# Alternative zu dnsmasq?

## musv

Hi, ich verwende als dnsmasq, da das Programmchen unheimlich praktisch ist. 

Ich brauche das Teil für folgende Zwecke:

DHCP-Server für mein angestöpseltes Notebook

DNS-Cache

Ad-Blocker

Für letzteren Punkt enthält meine dnsmasq.conf ca. 1900 Einträge mit Ad-Servern, deren Inhalt ich nicht wirklich sehen will. Jetzt mußte ich mit Erschrecken feststellen, daß eine Konfiguration ohne dnsmasq wesentlich schneller alle möglichen Seiten lädt. Besonders aufgefallen ist das mir jetzt gerade bei www.wallstreet-online.de. Mit dnsmasq braucht der Opera fast 'ne Minute, bis sich die Seite aufgebaut hat (aktuell Arcor-DSL über WLAN). Ohne dnsmasq ist die Seite nach nicht mal 10 Sekunden vollständig da. 

Als Hauptgrund würde ich mal die große Liste der geblockten Server vermuten. Desweiteren konnte ich bisher nicht herausfinden, ob und wenn wo dnsmasq den Cache für die DNS-Einträge hinschreibt. 

Frage daher: 

Gibt's eine Alternative zu dnsmasq, die mir die o.g. Funktionalitäten ebenfalls zur Verfügung stellt? Oder kann ich dnsmasq so konfigurieren, daß die Geschwindigkeit wieder annehmbare Regionen erreicht. Leider hab ich auch nichts gefunden, ob dnsmasq für die zu blockenden Server auch reguläre Ausdrücke schlucken könnte. 

DHCP und Bind will ich nicht verwenden, da der DHCP-Server es nicht wirklich auf die Reihe kriegt, eine resolv.conf auf den Clients zu erstellen. Bei Pdnsd hatte mir die Funktionalität eines DHCP-Servers gefehlt. 

Das Herausfiltern der Ads nur über Browserplugins fällt als Alternative aus. denn da müßte ich auf beiden von mir verwendeten Rechnern Opera, Firefox, Seamonkey und Konqueror sowohl für mein Konto als auch für das Benutzerkonto meiner Frau konfigurieren.

Wie habt ihr diese Problematik gelöst?

----------

## think4urs11

Ist ein Proxy eine Alternative?

Zum Thema blocken per DNS siehe auch 'böse' Webseiten mittels DNS-Server blocken

----------

## TheSmallOne

 *musv wrote:*   

> DHCP und Bind will ich nicht verwenden, da der DHCP-Server es nicht wirklich auf die Reihe kriegt, eine resolv.conf auf den Clients zu erstellen.

══════════

• _AUFGABE_: Schreibe aus dem Forenthread zu dnsmasq wortgetreu den Teil ab, der mit den Worten „DHCP-Server für mein“ beginnt und mit „die DNS-Einträge hinschreibt.“ endet.

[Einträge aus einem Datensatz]
══════════

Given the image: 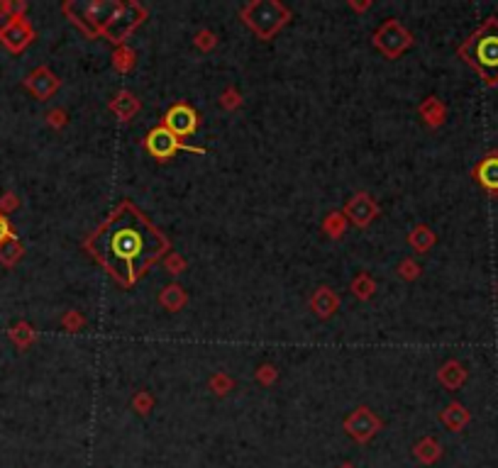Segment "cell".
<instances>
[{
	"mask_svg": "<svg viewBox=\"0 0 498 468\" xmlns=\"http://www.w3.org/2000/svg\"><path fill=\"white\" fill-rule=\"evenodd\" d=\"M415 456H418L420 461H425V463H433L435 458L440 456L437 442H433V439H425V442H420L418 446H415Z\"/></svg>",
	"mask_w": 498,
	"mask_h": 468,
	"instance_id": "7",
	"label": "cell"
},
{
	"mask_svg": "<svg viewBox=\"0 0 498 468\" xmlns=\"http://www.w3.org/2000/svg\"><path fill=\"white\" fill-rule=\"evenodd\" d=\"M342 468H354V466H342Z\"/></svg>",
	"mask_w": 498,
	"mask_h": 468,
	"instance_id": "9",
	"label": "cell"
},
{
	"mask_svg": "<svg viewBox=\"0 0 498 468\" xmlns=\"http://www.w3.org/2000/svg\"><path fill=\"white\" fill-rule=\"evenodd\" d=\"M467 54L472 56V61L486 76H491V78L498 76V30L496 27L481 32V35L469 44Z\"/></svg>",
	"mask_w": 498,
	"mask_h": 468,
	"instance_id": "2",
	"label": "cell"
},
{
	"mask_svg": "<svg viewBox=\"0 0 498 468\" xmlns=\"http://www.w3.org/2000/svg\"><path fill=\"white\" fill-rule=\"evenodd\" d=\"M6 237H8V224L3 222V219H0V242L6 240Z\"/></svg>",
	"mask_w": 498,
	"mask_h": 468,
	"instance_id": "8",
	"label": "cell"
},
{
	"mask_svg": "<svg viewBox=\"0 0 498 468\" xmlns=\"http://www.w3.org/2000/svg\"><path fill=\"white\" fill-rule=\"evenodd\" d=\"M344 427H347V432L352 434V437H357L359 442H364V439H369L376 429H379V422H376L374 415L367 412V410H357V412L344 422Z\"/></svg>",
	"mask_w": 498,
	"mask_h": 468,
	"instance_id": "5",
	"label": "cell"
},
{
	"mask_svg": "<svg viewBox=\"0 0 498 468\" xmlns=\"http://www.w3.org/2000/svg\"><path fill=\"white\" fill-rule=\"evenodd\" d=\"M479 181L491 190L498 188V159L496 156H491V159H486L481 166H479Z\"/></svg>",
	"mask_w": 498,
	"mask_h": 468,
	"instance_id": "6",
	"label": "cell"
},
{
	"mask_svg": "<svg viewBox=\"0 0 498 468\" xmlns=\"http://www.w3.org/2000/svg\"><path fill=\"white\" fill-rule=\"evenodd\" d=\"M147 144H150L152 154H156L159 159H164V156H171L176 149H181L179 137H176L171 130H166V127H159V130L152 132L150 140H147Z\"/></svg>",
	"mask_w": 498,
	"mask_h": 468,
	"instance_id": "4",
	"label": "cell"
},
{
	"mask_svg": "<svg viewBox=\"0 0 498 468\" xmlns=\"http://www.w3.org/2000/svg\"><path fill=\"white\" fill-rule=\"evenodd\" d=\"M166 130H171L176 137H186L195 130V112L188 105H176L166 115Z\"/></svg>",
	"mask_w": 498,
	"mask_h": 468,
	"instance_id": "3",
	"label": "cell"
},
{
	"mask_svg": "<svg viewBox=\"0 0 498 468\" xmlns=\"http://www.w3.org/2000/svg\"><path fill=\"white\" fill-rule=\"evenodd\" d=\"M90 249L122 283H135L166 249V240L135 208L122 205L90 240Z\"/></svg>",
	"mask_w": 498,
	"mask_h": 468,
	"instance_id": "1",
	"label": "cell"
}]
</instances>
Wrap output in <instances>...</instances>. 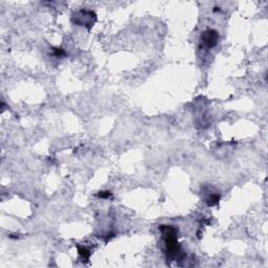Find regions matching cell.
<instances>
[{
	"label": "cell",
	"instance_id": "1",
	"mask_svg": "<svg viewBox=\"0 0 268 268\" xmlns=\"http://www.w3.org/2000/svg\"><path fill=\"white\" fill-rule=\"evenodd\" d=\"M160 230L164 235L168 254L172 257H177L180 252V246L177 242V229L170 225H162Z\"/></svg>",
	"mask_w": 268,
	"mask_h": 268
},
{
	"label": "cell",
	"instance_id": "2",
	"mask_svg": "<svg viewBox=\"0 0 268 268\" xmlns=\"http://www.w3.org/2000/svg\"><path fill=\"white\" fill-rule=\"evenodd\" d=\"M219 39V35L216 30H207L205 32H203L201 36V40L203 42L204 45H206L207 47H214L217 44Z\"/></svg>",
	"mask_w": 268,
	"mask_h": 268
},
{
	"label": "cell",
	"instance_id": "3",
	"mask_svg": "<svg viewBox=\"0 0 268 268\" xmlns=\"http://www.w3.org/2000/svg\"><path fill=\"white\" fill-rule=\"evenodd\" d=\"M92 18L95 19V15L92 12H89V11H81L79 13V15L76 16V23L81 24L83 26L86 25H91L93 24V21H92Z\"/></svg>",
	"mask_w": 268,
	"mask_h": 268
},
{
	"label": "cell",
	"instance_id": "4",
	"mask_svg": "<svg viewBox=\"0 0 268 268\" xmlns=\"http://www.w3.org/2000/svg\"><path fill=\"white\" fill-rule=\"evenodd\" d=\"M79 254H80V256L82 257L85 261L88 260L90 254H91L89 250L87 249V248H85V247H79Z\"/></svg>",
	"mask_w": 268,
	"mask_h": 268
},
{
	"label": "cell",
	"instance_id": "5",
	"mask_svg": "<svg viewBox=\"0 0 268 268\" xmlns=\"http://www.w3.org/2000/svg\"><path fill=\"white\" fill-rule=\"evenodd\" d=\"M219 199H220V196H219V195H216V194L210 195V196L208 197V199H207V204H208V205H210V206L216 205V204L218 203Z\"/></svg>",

══════════

• _ANTWORT_:
DHCP-Server für mein angestöpseltes Notebook

DNS-Cache

Ad-Blocker

Für letzteren Punkt enthält meine dnsmasq.conf ca. 1900 Einträge mit Ad-Servern, deren Inhalt ich nicht wirklich sehen will. Jetzt mußte ich mit Erschrecken feststellen, daß eine Konfiguration ohne dnsmasq wesentlich schneller alle möglichen Seiten lädt. Besonders aufgefallen ist das mir jetzt gerade bei www.wallstreet-online.de. Mit dnsmasq braucht der Opera fast 'ne Minute, bis sich die Seite aufgebaut hat (aktuell Arcor-DSL über WLAN). Ohne dnsmasq ist die Seite nach nicht mal 10 Sekunden vollständig da. 

Als Hauptgrund würde ich mal die große Liste der geblockten Server vermuten. Desweiteren konnte ich bisher nicht herausfinden, ob und wenn wo dnsmasq den Cache für die DNS-Einträge hinschreibt.